Advisors who begin as accountants blend their tax expertise with financial planning. If you broaden your scope of services, you could improve your job satisfaction and build stronger relationships with your clients. Just think about the possibilities of providing your clients with an investment management style that’s fine-tuned with being tax-sensitive.
The transition from accountant to advisor demands quite a steep learning curve. Tax planning is only one aspect of financial advising. There are other intricate aspects like:
- investment management,
- risk management,
- estate planning,
- and retirement planning.
If you’re an accountant who wants to become a financial advisor, you’ll need to expand your technical knowledge of all these areas. It may take a lot of in-depth studying and on-the-job training.

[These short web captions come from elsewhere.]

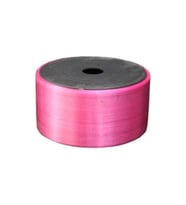 Koyu Pembe 50Mm X 50 Metre Rabant Rayfa İp 115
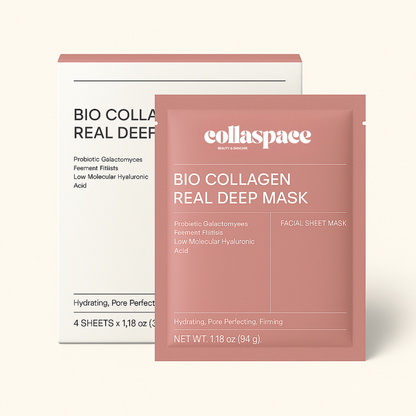 CollaMask™ – Masque au Collagène BIO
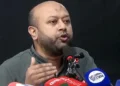 ‘সিংহাসন টিকিয়ে রাখতে যতটুকু দরকার, বিএনপির কাছে গণঅভ্যুত্থানের ততটুকু হালাল’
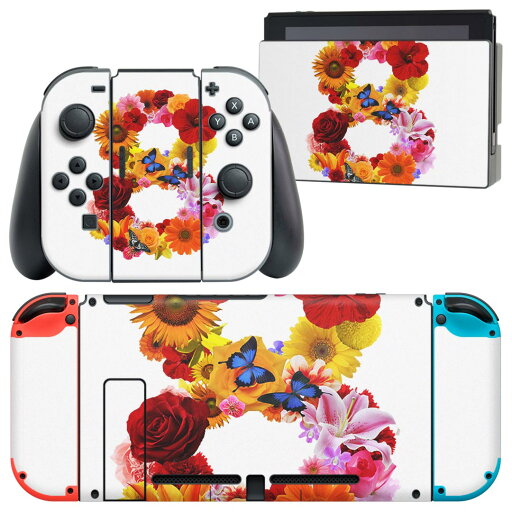 igsticker Nintendo Switch 用 デザインスキンシール 任天堂 ニンテンドー スイッチ 専用 本体ドック Joy-Con Joycon ジョイコン 専用 ゲーム機 カバー アクセサリー フィルム ステッカー 019304 フォント 文字 8 igsticker Nintendo Switch 用 デザインスキンシール 任天堂 ニンテンドー スイッチ 専用 本体ドック Joy-Con Joycon ジョイコン 専用 ゲーム機 カバー アクセサリー フィルム ステッカー 019304 フォント 文字 8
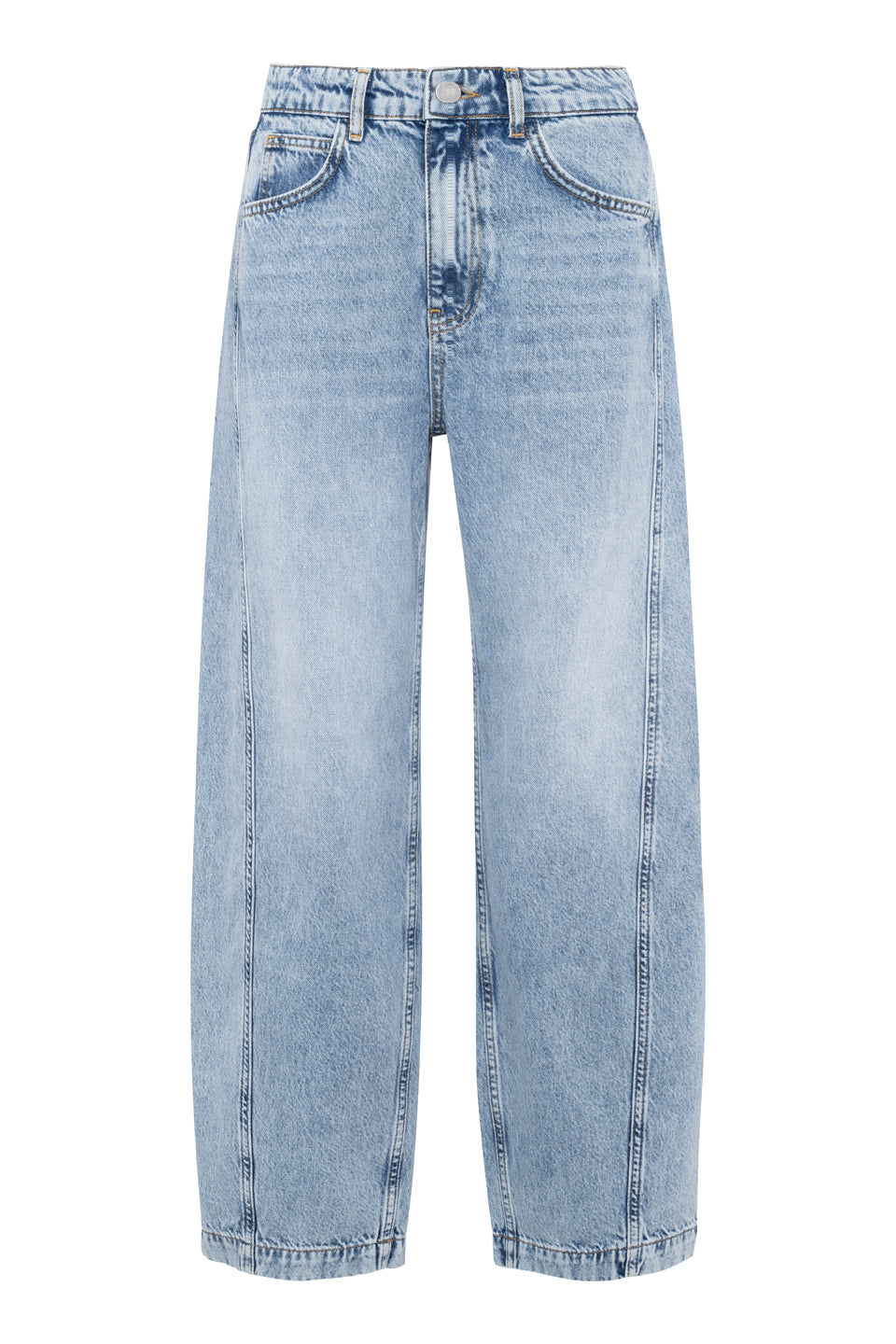 Beluga Denim Trousers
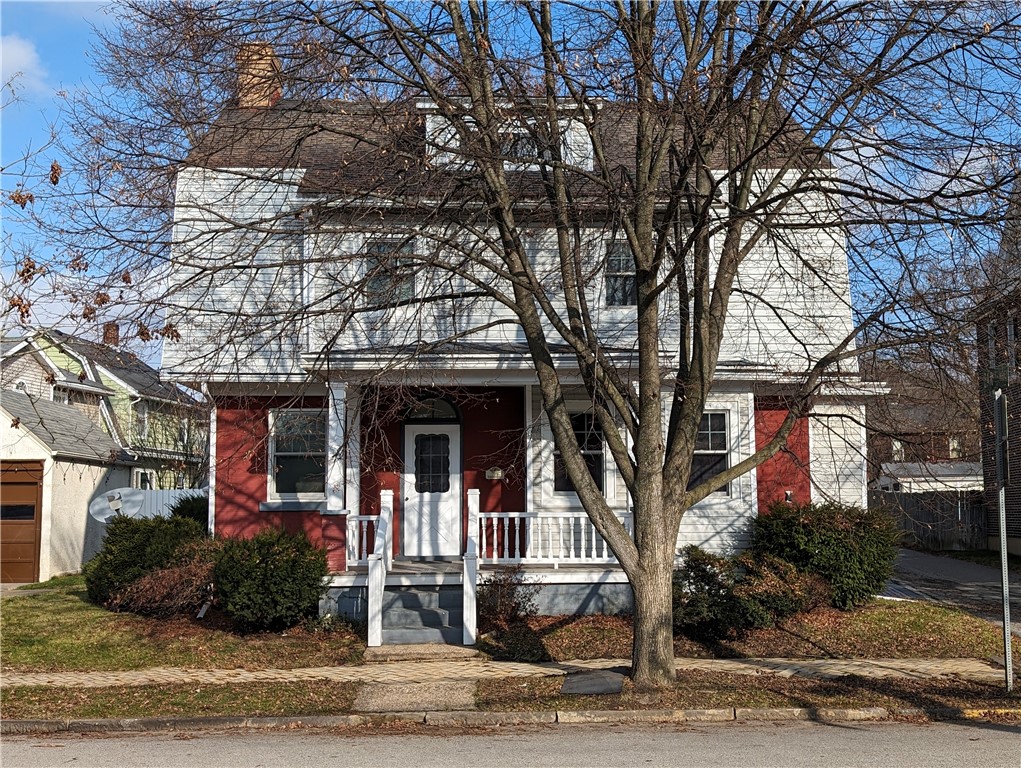 Harbaugh St, Sewickley, PA 15143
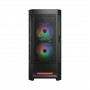 Корпус Cougar Airface RGB (CGR-5ZD1B-AIR-RGB) Черный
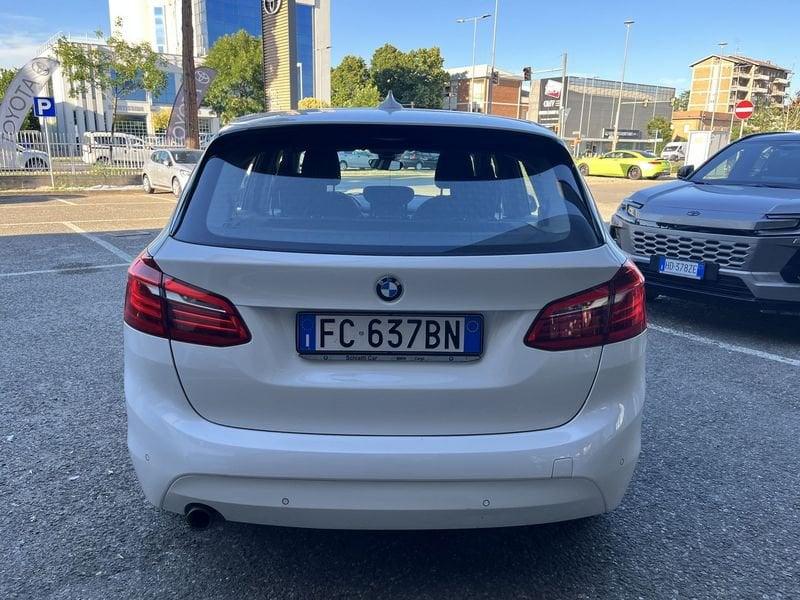 BMW Serie 2 Active Tourer 216d Active Tourer Advantage auto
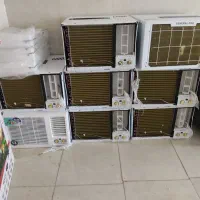 کولر پنجره ای 18هزار موتور کوچیک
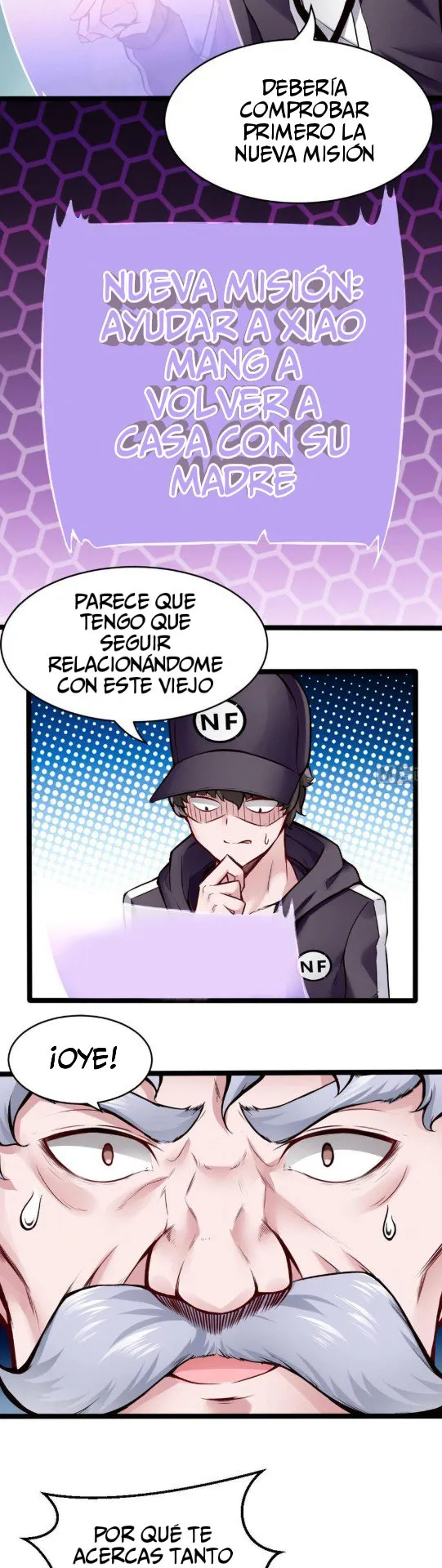 Super Keyboard Man Capítulo 73 en Línea - página 4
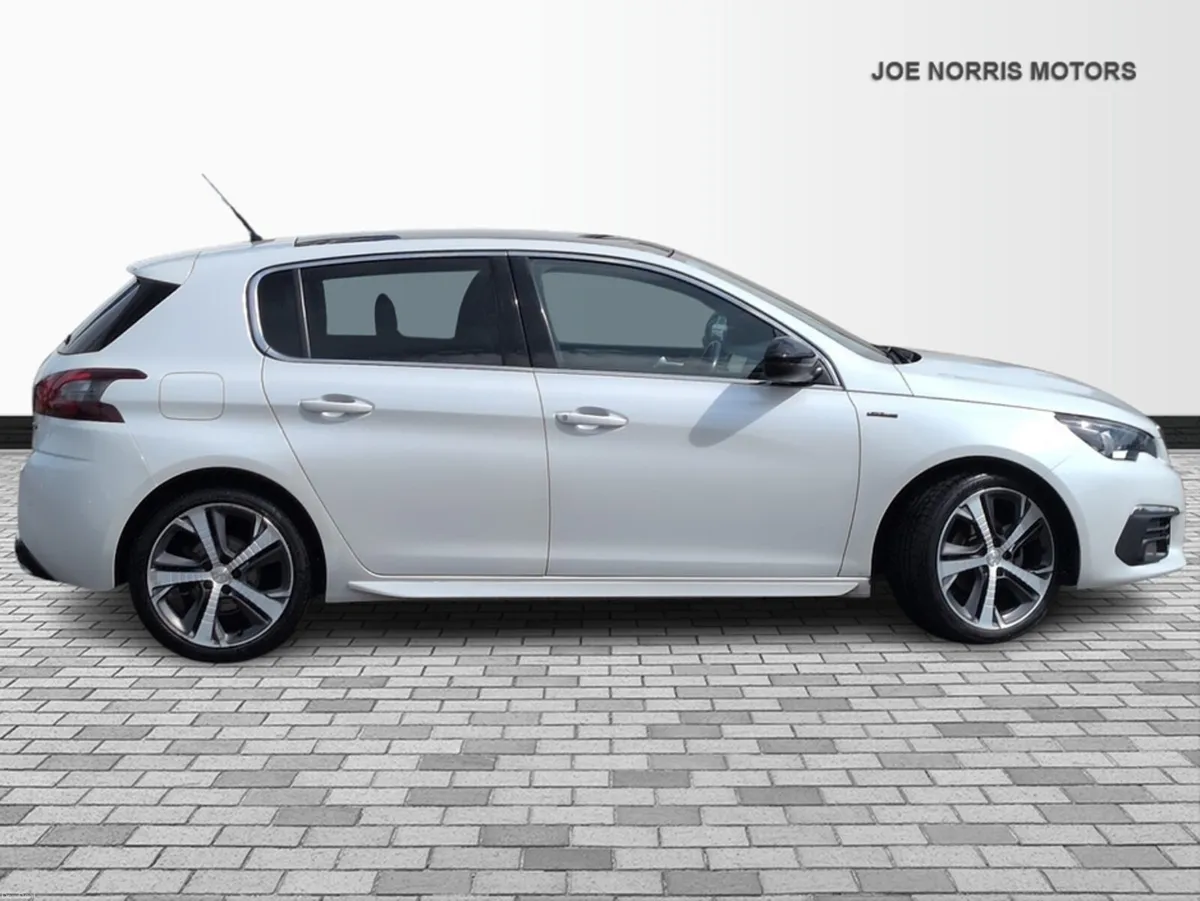 Peugeot 308 1.5 BLUE HDI S/S GT LINE 5 5DR 130BHP - Image 4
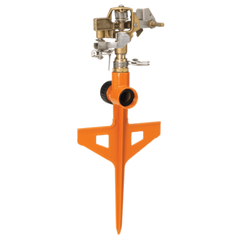 Dramm ColorStorm Impulse Circular Stake Sprinkler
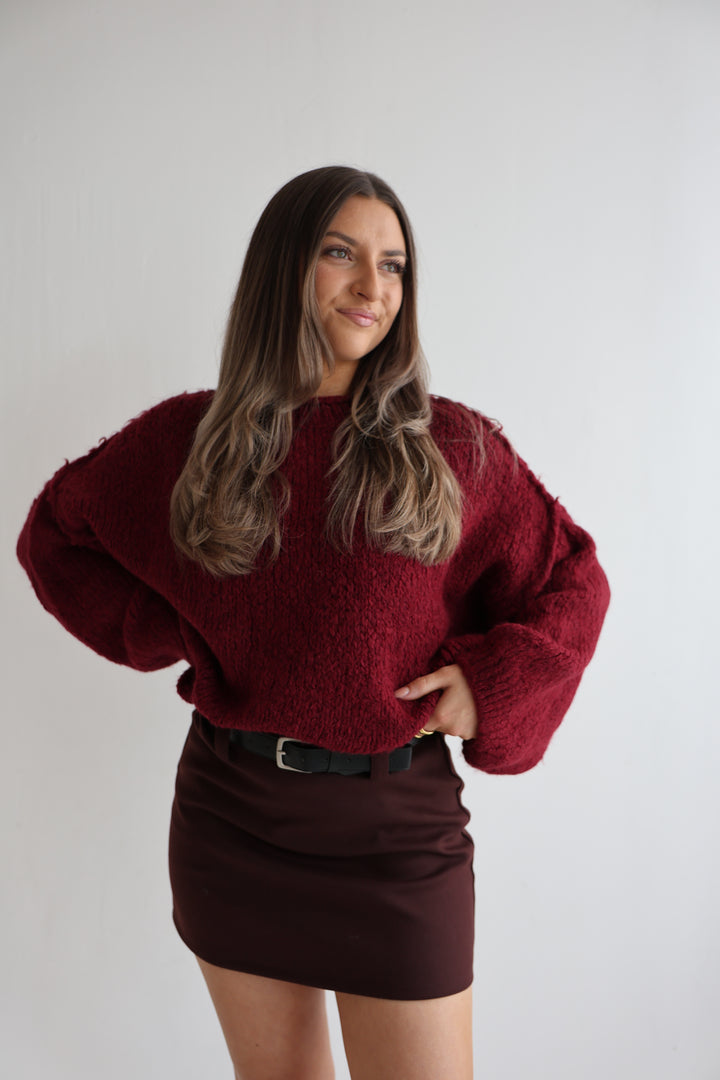 Pullover Super Cozy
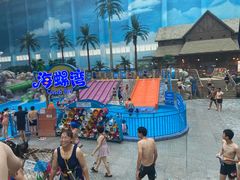 -青岛东方影都融创水世界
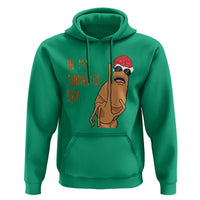 Marcus The Worm Christmas Meme Hoodie In My Costume Era - Wonder Print Shop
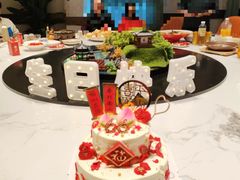 -咖咖熊蛋糕定制·英国蓝风车动物性淡奶油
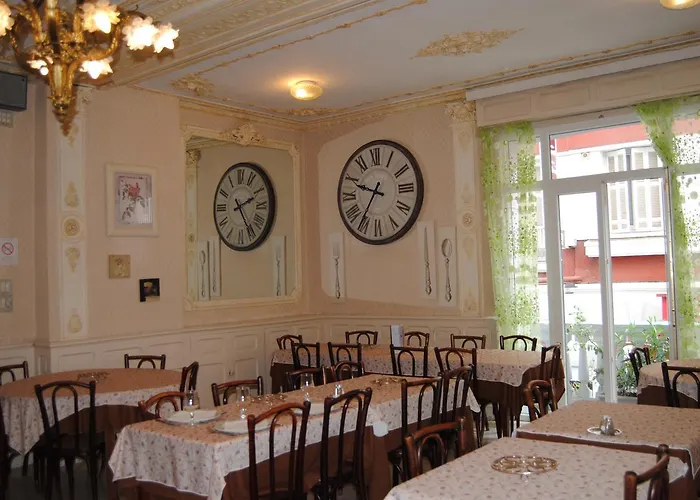 Myosotis Hotel Lourdes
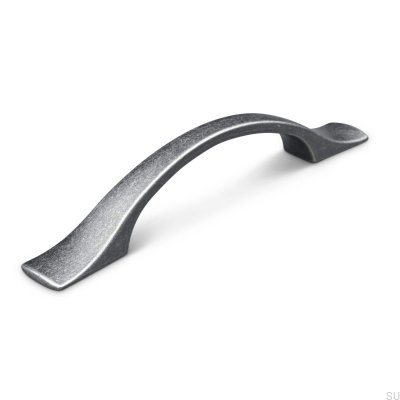 Uchwyt meblowy podłużny Grosetto 96 Antyczna Cyna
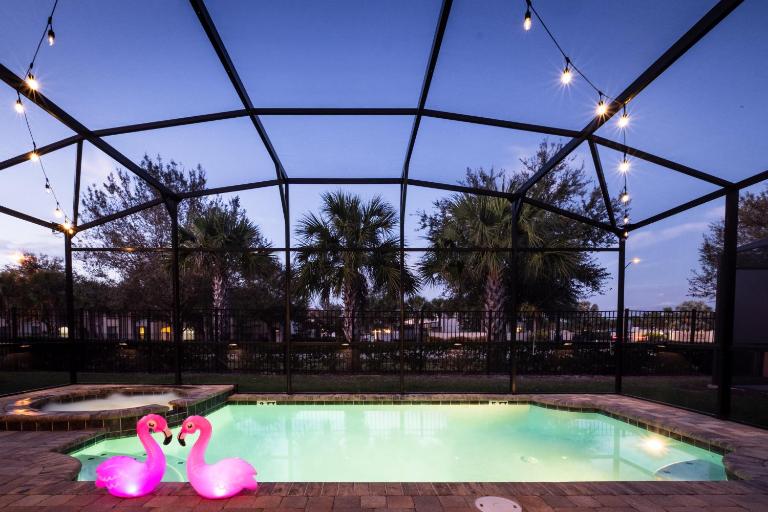 Indigo Flamingo Villa - B&B Kissimmee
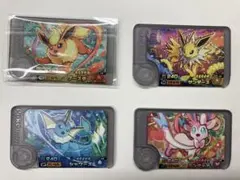 ポケモンフレンダ ワンダーピック ブイズ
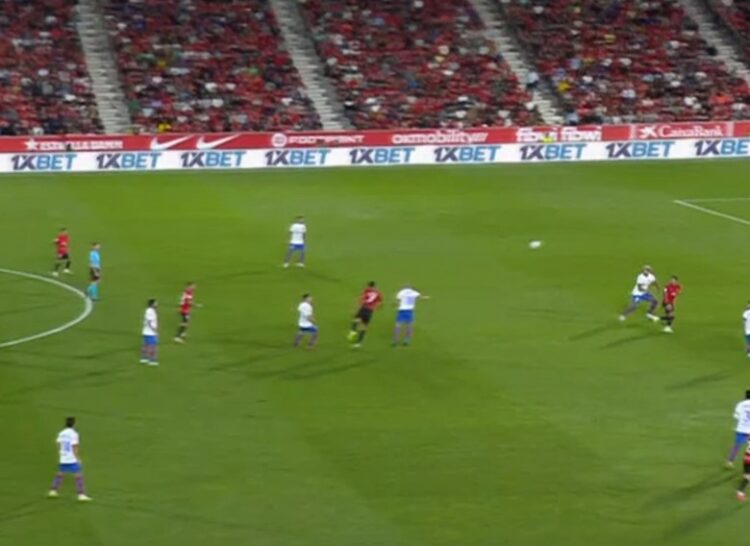 VIDEO/ Gol dhe asist për Muriqin ndaj Barçës, vetëm pjesa e parë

Why you might switch to financial planning
1. You seek a fresh challenge
2. You crave a different dynamic with your clients
3. You’re bored with preparing tax returns every year
4. Most elements of financial planning are impacted by taxes
5. Your accounting background can enhance your credibility as a financial planner
Your accounting knowledge could help to size up your clients quickly by reviewing their tax returns. You’ll know where to look for clues to get a better understanding of their finances.
Most financial advisors with tax expertise tend to focus on providing comprehensive financial planning for their clients. But many of them would rather partner with a CPA who specialises in tax returns – freeing them up to look beyond all the tax forms and focus on planning a client’s wealth.